[Extracted data entries]
┄┄┄┄┄┄

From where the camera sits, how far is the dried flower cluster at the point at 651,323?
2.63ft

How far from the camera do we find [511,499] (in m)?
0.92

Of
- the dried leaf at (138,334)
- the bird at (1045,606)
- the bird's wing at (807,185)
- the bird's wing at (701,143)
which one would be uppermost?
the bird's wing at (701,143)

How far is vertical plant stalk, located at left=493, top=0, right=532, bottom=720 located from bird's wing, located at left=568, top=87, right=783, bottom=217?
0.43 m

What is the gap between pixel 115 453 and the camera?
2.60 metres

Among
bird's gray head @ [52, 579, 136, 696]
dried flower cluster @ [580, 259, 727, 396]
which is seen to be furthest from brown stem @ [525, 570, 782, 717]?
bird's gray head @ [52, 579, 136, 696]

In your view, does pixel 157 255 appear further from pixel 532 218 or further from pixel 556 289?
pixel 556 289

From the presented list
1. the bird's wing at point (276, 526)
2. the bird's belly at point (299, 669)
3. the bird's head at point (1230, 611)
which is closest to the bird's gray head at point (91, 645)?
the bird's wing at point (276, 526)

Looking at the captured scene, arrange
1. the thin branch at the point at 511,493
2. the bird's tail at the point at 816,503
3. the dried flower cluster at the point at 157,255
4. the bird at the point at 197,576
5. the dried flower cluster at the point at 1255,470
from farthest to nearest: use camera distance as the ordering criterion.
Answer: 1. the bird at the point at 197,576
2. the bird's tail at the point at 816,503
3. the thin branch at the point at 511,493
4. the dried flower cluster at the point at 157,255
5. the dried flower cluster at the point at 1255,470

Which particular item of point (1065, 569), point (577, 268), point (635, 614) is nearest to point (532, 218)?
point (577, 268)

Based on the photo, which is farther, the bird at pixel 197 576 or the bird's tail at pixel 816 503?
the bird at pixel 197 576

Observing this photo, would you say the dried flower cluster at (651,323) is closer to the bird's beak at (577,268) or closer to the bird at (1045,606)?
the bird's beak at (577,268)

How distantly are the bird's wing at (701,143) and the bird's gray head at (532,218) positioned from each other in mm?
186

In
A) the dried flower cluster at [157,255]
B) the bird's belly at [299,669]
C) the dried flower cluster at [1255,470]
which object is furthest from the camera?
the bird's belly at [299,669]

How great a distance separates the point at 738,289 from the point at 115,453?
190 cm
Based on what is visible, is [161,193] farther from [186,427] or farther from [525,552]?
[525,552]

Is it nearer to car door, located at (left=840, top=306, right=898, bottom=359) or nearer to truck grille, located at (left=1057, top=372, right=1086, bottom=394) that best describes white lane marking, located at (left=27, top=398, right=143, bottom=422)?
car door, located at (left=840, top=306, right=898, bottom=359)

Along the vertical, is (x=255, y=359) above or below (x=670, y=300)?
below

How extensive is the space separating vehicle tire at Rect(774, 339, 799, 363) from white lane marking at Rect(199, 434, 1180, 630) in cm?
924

┄┄┄┄┄┄

**EXERCISE:** Repeat every record exactly as written, please.

**EXERCISE RESPONSE:**
From where the camera sits, how far is the dried flower cluster at the point at 651,323?
2.63ft

How far from the camera do we find [511,499] (in m)?
0.92

Of
- the dried leaf at (138,334)
- the bird at (1045,606)
- the bird's wing at (807,185)
- the bird's wing at (701,143)
which one would be uppermost?
the bird's wing at (701,143)

How far is vertical plant stalk, located at left=493, top=0, right=532, bottom=720 located from bird's wing, located at left=568, top=87, right=783, bottom=217?
0.43 m

What is the gap between pixel 115 453 and the camera?
2.60 metres

Among
bird's gray head @ [52, 579, 136, 696]
dried flower cluster @ [580, 259, 727, 396]
which is seen to be furthest from brown stem @ [525, 570, 782, 717]?
bird's gray head @ [52, 579, 136, 696]

In your view, does pixel 157 255 appear further from pixel 532 218 or further from pixel 556 289?
pixel 556 289

From the presented list
1. the bird's wing at point (276, 526)
2. the bird's belly at point (299, 669)
3. the bird's head at point (1230, 611)
which is closest to the bird's gray head at point (91, 645)?
the bird's wing at point (276, 526)

Looking at the captured scene, arrange
1. the thin branch at the point at 511,493
2. the bird's tail at the point at 816,503
3. the dried flower cluster at the point at 157,255
4. the bird at the point at 197,576
5. the dried flower cluster at the point at 1255,470
from farthest to nearest: use camera distance as the ordering criterion.
Answer: 1. the bird at the point at 197,576
2. the bird's tail at the point at 816,503
3. the thin branch at the point at 511,493
4. the dried flower cluster at the point at 157,255
5. the dried flower cluster at the point at 1255,470

Which particular item of point (1065, 569), point (577, 268), point (635, 614) is nearest to point (532, 218)?
point (577, 268)

Based on the photo, which is farther, the bird at pixel 197 576 or the bird's tail at pixel 816 503?
the bird at pixel 197 576

Observing this photo, would you say the dried flower cluster at (651,323) is closer to the bird's beak at (577,268) or closer to the bird at (1045,606)?
the bird's beak at (577,268)

How distantly are the bird's wing at (701,143) and the bird's gray head at (532,218) positioned from each other in mm?
186

In
A) the dried flower cluster at [157,255]
B) the bird's belly at [299,669]
C) the dried flower cluster at [1255,470]
which object is furthest from the camera?
the bird's belly at [299,669]

How great a distance separates the point at 738,289 from the point at 115,453?
190 cm
Based on what is visible, is [161,193] farther from [186,427] or farther from [525,552]?
[525,552]

Is it nearer to car door, located at (left=840, top=306, right=898, bottom=359) or nearer to truck grille, located at (left=1057, top=372, right=1086, bottom=394) that best describes white lane marking, located at (left=27, top=398, right=143, bottom=422)?
car door, located at (left=840, top=306, right=898, bottom=359)

Along the vertical, is (x=255, y=359) above or below (x=670, y=300)?
below

How extensive is the space separating vehicle tire at Rect(774, 339, 799, 363) from white lane marking at Rect(199, 434, 1180, 630) in cm?
924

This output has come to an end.